I want to talk briefly about ableism specifically focused on intellectual capacity, as someone who is often praised for being "smart." This is a personal perspective and is not meant to be an exhaustive discussion
It's not just about idle praise I've received as an adult; my elders, not knowing any better, not only singled out my "intelligence" as an important trait, but often went as far as to imply that it was the only type of value I could provide to the world
My identity was bound up in being perceived as smarter than anyone else. I was an Asian boy so after about my third birthday I was no longer handsome; intellect alone would have to secure me a good working life and love life
Even before I started really understanding the harm of intellectual ableism, I began to understand how destructive it was to my self-understanding to need to be smarter than anyone else at all times
I was a hair breadth's away from MRAism in some ways, which makes sense because this is exactly the line MRAs feed to recruits: you may not be attractive, but you are intellectually dominant, so you are entitled to women
The common thread here is dominance. Every part of the anecdotes I'm relating further a narrative that encourages intellect as a means to dominate
It almost made me deeply sick, and being MRA-adjacent in high school certainly means that I harmed women specifically
The point is that you may not think it's a big deal, but this sort of domination quest has played a central role in some of the most well-known crimes against humanity. Slavery justification, Holocaust litmus test. Theories of intellectual dominance were there for all of it
Imo, something that so obviously undergirds and is essential to so many things we already recognize as harmful should therefore obviously not be something we should be into
It shouldn't be this controversial, but your Trump hatred manifested as intellectual superiority might be masking some shit you need to deal with to get healthy. In the meantime, not being openly ableist would probably be helpful too
I'm going to say a few things and then I'm going to mute this thread. My disabled friends have privately told me that it's helpful so even though I kind of want to delete it, I'm going to leave it up, but with some additional commentary.

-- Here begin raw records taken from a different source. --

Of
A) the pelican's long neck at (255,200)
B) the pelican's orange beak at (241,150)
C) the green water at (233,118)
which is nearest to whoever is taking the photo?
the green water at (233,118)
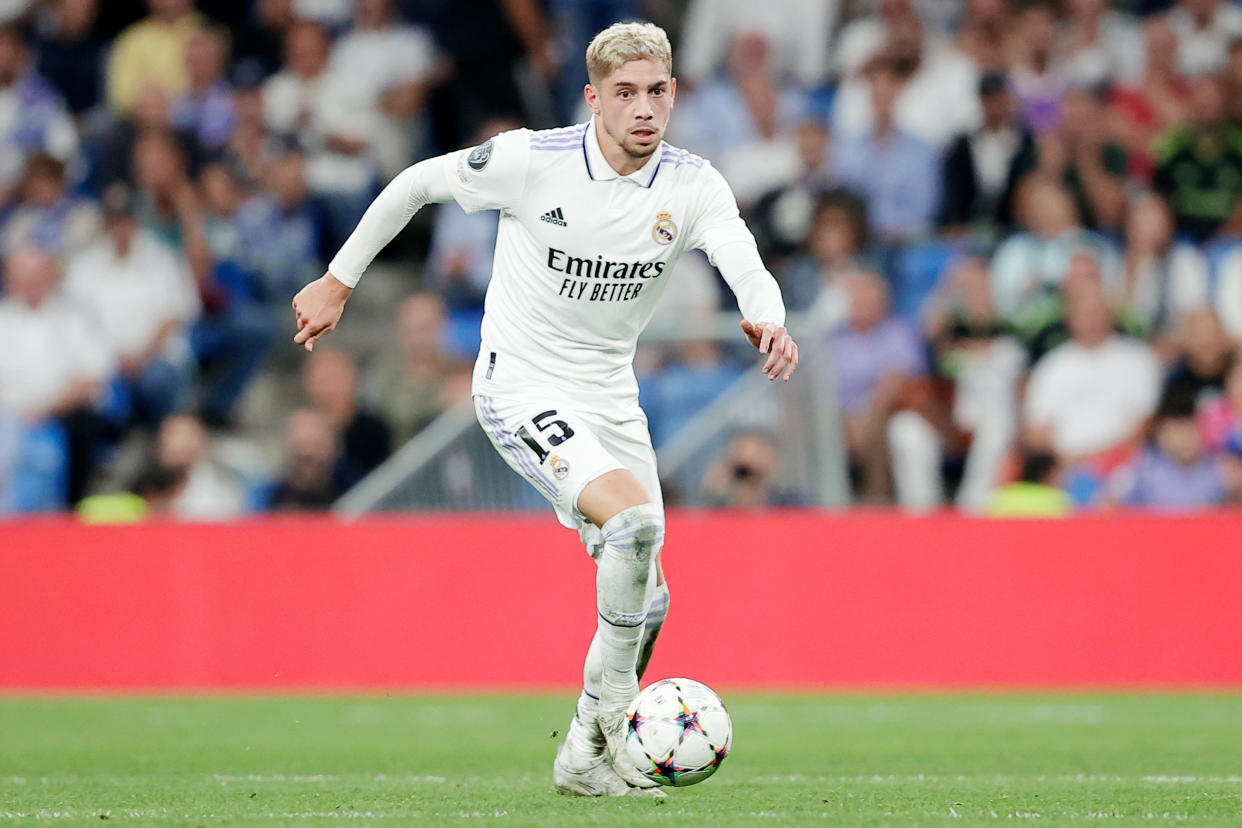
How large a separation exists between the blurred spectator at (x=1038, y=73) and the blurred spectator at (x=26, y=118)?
8.10 metres

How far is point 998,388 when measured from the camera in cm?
1284

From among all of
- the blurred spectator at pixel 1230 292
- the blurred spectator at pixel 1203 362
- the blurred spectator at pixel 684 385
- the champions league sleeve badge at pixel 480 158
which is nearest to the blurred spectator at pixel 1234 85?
the blurred spectator at pixel 1230 292

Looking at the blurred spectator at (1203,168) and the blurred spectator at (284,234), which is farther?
the blurred spectator at (284,234)

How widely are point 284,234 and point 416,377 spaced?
2.43m

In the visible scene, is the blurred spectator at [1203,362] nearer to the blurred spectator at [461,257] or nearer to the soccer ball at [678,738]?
the blurred spectator at [461,257]

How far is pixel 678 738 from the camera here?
599 cm

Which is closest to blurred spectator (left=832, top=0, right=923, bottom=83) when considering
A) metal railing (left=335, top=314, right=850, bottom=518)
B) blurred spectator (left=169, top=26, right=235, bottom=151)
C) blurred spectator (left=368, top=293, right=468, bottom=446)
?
metal railing (left=335, top=314, right=850, bottom=518)

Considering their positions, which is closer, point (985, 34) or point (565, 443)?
point (565, 443)

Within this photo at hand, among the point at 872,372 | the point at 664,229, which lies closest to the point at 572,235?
the point at 664,229

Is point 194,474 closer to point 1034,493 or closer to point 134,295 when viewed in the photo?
point 134,295

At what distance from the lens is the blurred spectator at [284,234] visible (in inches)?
585

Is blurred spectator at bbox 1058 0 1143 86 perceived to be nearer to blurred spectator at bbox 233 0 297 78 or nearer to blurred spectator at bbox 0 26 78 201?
blurred spectator at bbox 233 0 297 78

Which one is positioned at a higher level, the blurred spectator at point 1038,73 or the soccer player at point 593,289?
the blurred spectator at point 1038,73

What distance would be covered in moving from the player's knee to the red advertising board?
558 centimetres
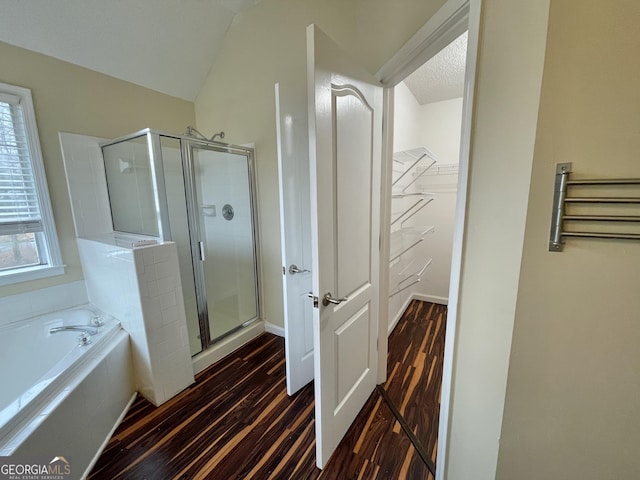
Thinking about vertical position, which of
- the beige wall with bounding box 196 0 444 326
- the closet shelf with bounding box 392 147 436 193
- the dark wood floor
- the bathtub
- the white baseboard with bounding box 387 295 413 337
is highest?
the beige wall with bounding box 196 0 444 326

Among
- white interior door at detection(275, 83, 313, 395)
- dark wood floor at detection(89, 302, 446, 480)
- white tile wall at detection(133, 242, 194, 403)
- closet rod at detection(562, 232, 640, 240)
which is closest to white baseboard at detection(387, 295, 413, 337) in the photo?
dark wood floor at detection(89, 302, 446, 480)

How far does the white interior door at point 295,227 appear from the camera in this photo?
1.47m

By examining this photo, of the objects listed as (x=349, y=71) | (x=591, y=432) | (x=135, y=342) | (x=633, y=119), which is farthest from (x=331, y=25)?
(x=135, y=342)

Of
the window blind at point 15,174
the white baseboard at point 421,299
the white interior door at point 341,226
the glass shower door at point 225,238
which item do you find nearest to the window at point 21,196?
the window blind at point 15,174

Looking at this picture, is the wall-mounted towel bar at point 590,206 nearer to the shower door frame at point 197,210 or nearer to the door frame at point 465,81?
the door frame at point 465,81

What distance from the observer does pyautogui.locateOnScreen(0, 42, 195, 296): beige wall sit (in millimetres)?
1687

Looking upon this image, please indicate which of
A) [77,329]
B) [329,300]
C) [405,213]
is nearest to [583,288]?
[329,300]

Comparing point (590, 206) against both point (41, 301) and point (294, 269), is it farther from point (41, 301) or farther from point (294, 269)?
point (41, 301)

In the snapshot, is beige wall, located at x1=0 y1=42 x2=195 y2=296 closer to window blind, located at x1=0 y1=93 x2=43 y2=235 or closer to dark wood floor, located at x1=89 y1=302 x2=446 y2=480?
window blind, located at x1=0 y1=93 x2=43 y2=235

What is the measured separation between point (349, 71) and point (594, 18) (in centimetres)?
80

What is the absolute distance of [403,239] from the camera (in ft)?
8.59

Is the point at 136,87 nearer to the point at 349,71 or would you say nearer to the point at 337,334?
the point at 349,71

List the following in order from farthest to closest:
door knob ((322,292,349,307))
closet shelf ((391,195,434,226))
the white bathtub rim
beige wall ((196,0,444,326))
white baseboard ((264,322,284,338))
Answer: white baseboard ((264,322,284,338))
closet shelf ((391,195,434,226))
beige wall ((196,0,444,326))
door knob ((322,292,349,307))
the white bathtub rim

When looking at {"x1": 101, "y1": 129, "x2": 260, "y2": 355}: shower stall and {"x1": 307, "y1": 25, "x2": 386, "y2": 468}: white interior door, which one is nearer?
{"x1": 307, "y1": 25, "x2": 386, "y2": 468}: white interior door
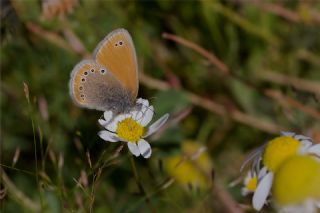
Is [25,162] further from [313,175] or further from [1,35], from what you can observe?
[313,175]

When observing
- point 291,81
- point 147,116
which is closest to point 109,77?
point 147,116

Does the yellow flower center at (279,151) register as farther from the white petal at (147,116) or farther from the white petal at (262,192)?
the white petal at (147,116)

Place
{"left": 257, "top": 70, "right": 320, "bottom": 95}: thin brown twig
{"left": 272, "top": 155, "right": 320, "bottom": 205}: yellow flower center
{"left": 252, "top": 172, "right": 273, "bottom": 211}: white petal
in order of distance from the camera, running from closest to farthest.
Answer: {"left": 272, "top": 155, "right": 320, "bottom": 205}: yellow flower center
{"left": 252, "top": 172, "right": 273, "bottom": 211}: white petal
{"left": 257, "top": 70, "right": 320, "bottom": 95}: thin brown twig

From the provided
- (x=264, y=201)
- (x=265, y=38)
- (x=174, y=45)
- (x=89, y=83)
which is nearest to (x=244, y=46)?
(x=265, y=38)

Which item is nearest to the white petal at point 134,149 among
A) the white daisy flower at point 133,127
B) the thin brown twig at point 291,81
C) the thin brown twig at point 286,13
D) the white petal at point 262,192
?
the white daisy flower at point 133,127

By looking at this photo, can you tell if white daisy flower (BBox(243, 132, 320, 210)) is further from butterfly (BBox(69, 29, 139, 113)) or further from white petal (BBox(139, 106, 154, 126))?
butterfly (BBox(69, 29, 139, 113))

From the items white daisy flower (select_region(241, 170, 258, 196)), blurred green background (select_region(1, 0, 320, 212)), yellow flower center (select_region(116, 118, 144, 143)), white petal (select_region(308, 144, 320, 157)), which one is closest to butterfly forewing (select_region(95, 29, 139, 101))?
yellow flower center (select_region(116, 118, 144, 143))

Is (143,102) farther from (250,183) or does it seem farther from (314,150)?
(314,150)
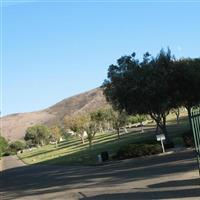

I have no right to speak for any community that I'm a part of, and I know that. I wrote these tweets carefully, and I believe that I noted sufficiently that this is an outside-of-the-community perspective, and I don't believe I'm silencing or talking over anyone.
I shared personal details here that I am not all the way comfortable with sharing, but I did so because I felt like they were not only useful, but necessary to get my point across. Please respect my vulnerability and consider it in tandem with your reading of the words.
Even some of the non-negative reactions to this thread have left me feeling consumed rather than heard. Please take a moment to consider how you conduct conversations with obviously vulnerable strangers, for everyone's sake. Thank you.